Melbourne property: sharp rise in auctions as steady market attracts sellers

By
Andrew Wilson
October 16, 2017
Mount Waverley will host the most auctions this weekend, including 61 Doynton Parade. Photo: Supplied

Auction activity will rise sharply this weekend as the solid Melbourne market regathers momentum following the recent pause for the Easter holidays.

Nearly 700 homes are scheduled go under the hammer on Saturday which will be well ahead of last weekend’s 482 listings and higher than the 562 auctioned over the same weekend last year.  

Although auction activity is on the rise, overall autumn listings will likely remain below the levels recorded last year over the same period. Falling interest rates a year ago were a catalyst for a surge in housing market activity in Melbourne. 

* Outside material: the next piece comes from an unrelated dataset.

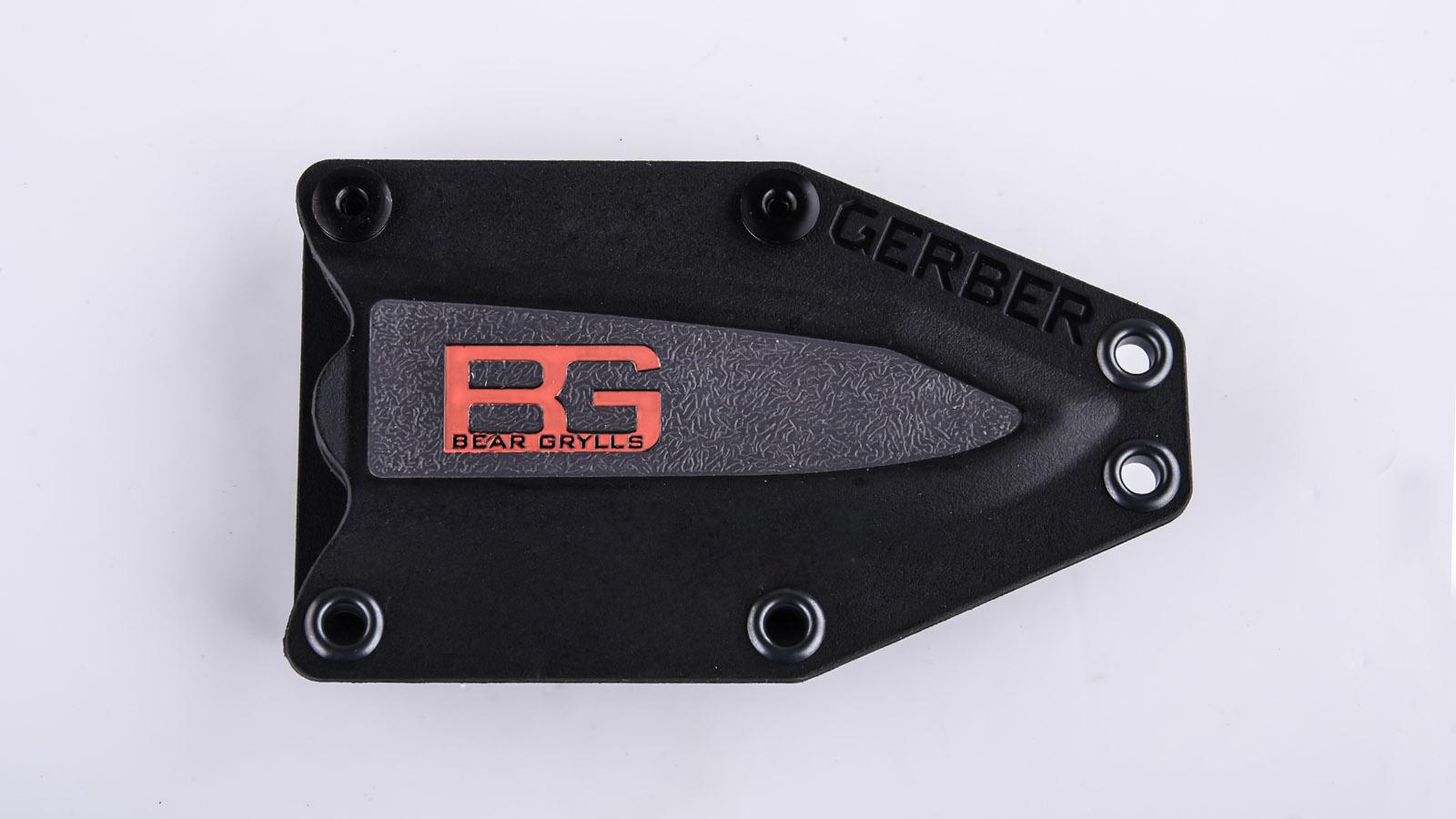 Нож Gerber Paracord Knife - компактный футляр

The west will again clearly host the highest number of auctions this weekend with 126.  The north-east is next highest with 111 followed by the outer east (91), the inner south  (88), the inner city (82), the north (77), the inner east (54) and the south-east with 53 auctions.

Mount Waverley has the highest number of auctions listed this weekend, with 16, followed by Preston with 14, Reservoir and East Bentleigh, each with 13, Pascoe Vale with 10 and a number of suburbs with nine auctions scheduled including Glen Waverley, Essendon, Noble Park and Hawthorn.

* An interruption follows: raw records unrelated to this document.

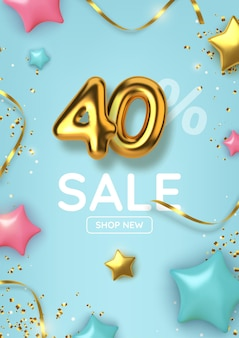 40 rabais sur la promotion de la vente de ballons d'or réalistes avec des étoiles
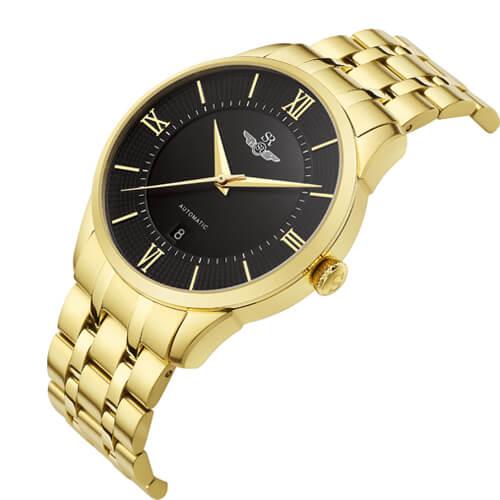 Đồng hồ nam SRWATCH SG8883.1401AT đen-1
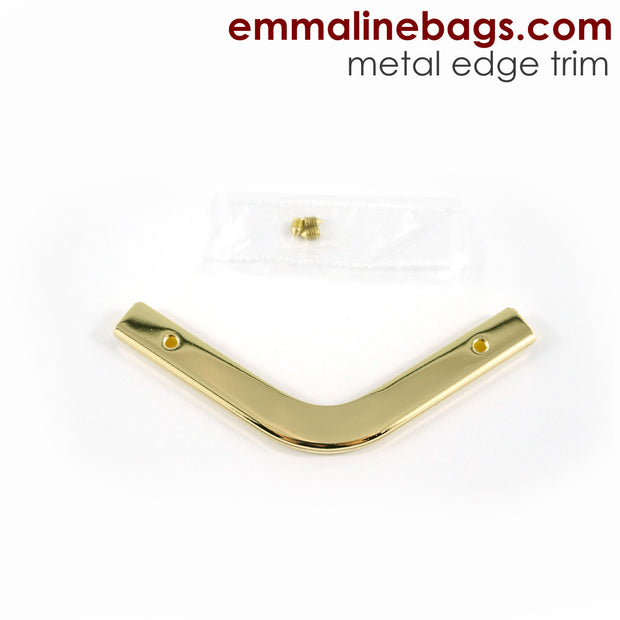 Metal Edge Trim: Style C - Small Pointed - in Gold Finish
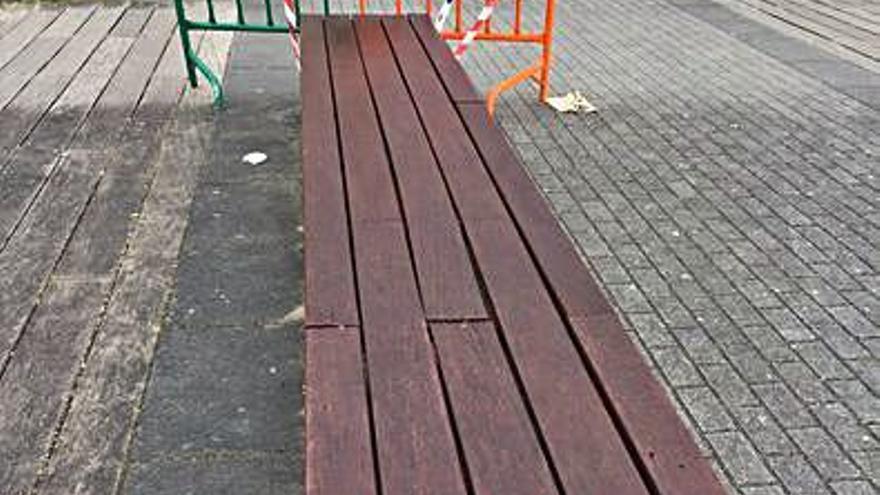 Prosiguen las tareas para acondicionar el mobiliario urbano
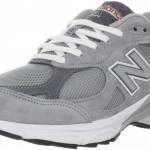 New Balance Mens 990 Heritage Running Shoe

The robust Melbourne home auction market resumed last weekend without missing a beat following the Easter holiday break.

Melbourne recorded a clearance rate of 73.8 per cent, which was just below the 74.1 per cent recorded on the pre-Easter weekend a fortnight ago and also below the boom-time 77.5 per cent recorded over the same post-Easter weekend last year.

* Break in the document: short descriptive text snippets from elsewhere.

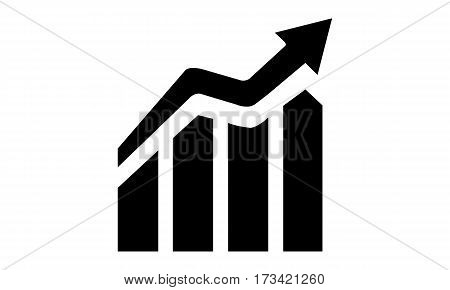 Pictogram - Growth Increase Expansion Diagram Graph Chart Scale Statistic - Object Icon Symbol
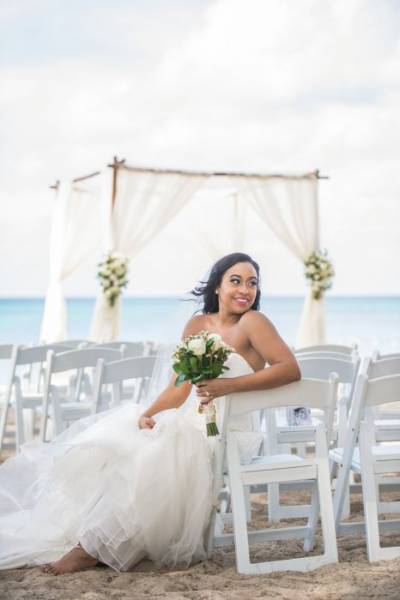 Exclusive Beach Wedding Package - 3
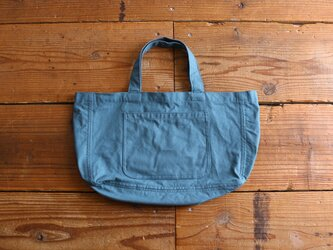 【new color】hanpu A4-tote : turquoise :の画像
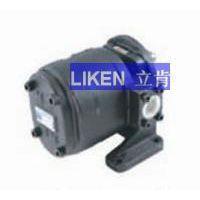 GH1-15 GH1-19齿轮泵 厂家直销 台湾品质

Last Saturday’s result was just below the average weekend rate of 75.4 per cent recorded over the previous nine Saturdays, with a high of 79.2 per cent and a low of 73.4 per cent reported over that period.

Low interest rates continue to fuel buyer activity in the Melbourne housing market. This week the Reserve Bank predictably decided to leave official rates on hold over April at the record low 2 per cent for the 11th consecutive month. 

A near-term cut in rates, however, remains on the cards with continuing mixed reports on the health of the national economy. The latest Australian Bureau of Statistics data indicates that the recent home building boom has peaked, the trend for retail sales growth is declining, house prices are flat or falling, inflation remains low in an increasingly lifeless economy and the Australian dollar continues to track well above the preferred levels of policymakers.